Income and area deprivation measures suggest that there are lower levels of poverty and areas of deprivation in rural Scotland. Rural Scotland has higher rates of employment and economic activity, with accessible rural areas having the highest hourly and annual pay. Although remote rural areas have the lowest rates of pay, this tells us very little about household resources overall.
These indicators of poverty have been criticised for failing to take into account the dispersed nature of rural poverty and the cost of living in rural Scotland. Indeed, it is estimated that the cost of living is notably higher for rural residents than it is for their urban counterparts. Research suggests that rural residents are paying considerably more for food, clothing, household goods, transport and housing. Rates of fuel poverty are rising steadily in rural areas, with twice as many households experiencing fuel poverty in rural areas than in urban.
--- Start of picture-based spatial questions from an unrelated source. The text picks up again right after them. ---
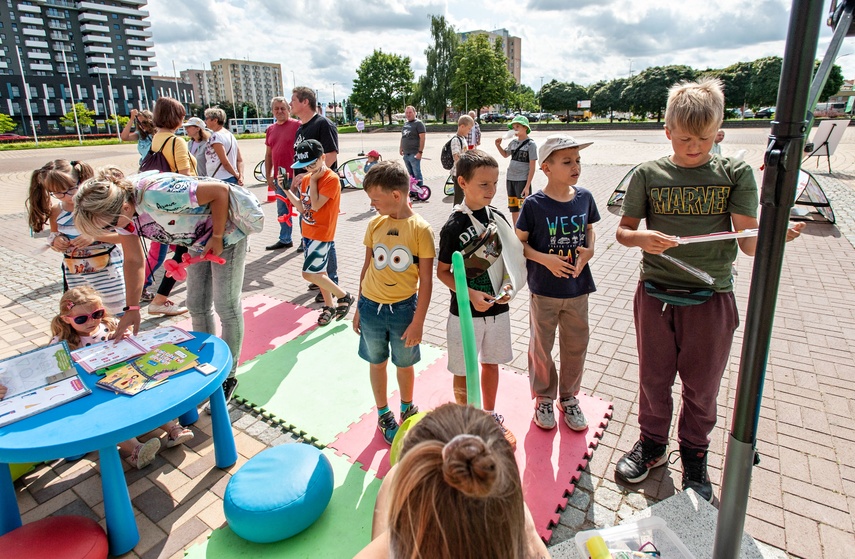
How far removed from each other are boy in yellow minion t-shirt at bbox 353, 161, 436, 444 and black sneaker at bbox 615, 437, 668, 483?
130cm

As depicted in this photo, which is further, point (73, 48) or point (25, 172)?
point (73, 48)

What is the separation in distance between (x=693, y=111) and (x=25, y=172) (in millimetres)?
24475

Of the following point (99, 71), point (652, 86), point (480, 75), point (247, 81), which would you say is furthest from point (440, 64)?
point (247, 81)

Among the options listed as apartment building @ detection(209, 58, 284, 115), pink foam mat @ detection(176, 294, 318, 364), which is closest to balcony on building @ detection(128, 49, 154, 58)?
apartment building @ detection(209, 58, 284, 115)

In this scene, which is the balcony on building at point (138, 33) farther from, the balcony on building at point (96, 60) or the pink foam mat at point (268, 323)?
the pink foam mat at point (268, 323)

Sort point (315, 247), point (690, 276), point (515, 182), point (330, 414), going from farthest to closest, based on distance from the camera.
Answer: point (515, 182)
point (315, 247)
point (330, 414)
point (690, 276)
With poverty measures focusing on income and place, as opposed to outgoings, it is possible that rural poverty is not easily identifiable. Though rural households may have higher incomes and are likely situated in less deprived areas, there is compelling evidence that many rural households are at risk of poverty due to their high expenditure on fuel and travel.
To better understand the impact of the cost of living on rural poverty, it may be useful to conduct further research into the feasibility of applying a rural cost-of-living adjustment to the poverty threshold (currently 60% of the UK median income). Such an adjustment may present a more accurate picture of rural poverty.